Sheridan resident Mike Rowe brought in four pelts for tagging on a Friday morning. He said he took three of the animals with traps and shot the fourth while deer hunting. Taking bobcats with a firearm is legal in Missouri if the hunter possesses either a valid hunting license or an unfilled deer tag.

Rowe said he harvested his three trapped bobcats along Honey Creek in northeastern Nodaway County, but declined to comment on the exact location or what he uses for bait.

Such reticence, Campbell said, is typical of trappers, who are generally unwilling to disclose trade secrets.

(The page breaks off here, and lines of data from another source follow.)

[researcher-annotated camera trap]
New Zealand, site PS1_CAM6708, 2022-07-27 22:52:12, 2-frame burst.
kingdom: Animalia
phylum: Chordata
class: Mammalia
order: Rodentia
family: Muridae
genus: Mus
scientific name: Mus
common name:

“They’re very reclusive,” she said.

Also on hand to register a couple of otters - taken at an undisclosed location - was 19-year-old Steve Schulte, a Northwest Missouri State University student from Ravenwood who has been trapping for about five years.

Schulte said he puts out anywhere between ten and 30 traps and sells otter pelts for between $40 and $60 each. The pelts used to go for considerably more, but the price has come down due to competition from fur farmers who raise the animals commercially.

That, along with serious competition from Asia, means that nobody is getting rich being a fur trapper in northwest Missouri. But Campbell said there is still a ready market. Locally there is a fur-buyer who sets up shop every couple of weeks during the season at the Maryville Orscheln Farm & Home store. Other trappers make the 100-mile drive to a similar market in Jamesport.

While most people think of furs being used for hats, coats and other outdoor gear, Campbell said commercial demand for fur-bearers actually cuts a considerably wider swath - everything from rugs to paintbrushes.

Campbell said that all 18 of Missouri’s furbearing game species are found in Nodaway County. In addition to bobcats and otters, the roster includes skunks, opossums, beavers, raccoons, muskrats and foxes.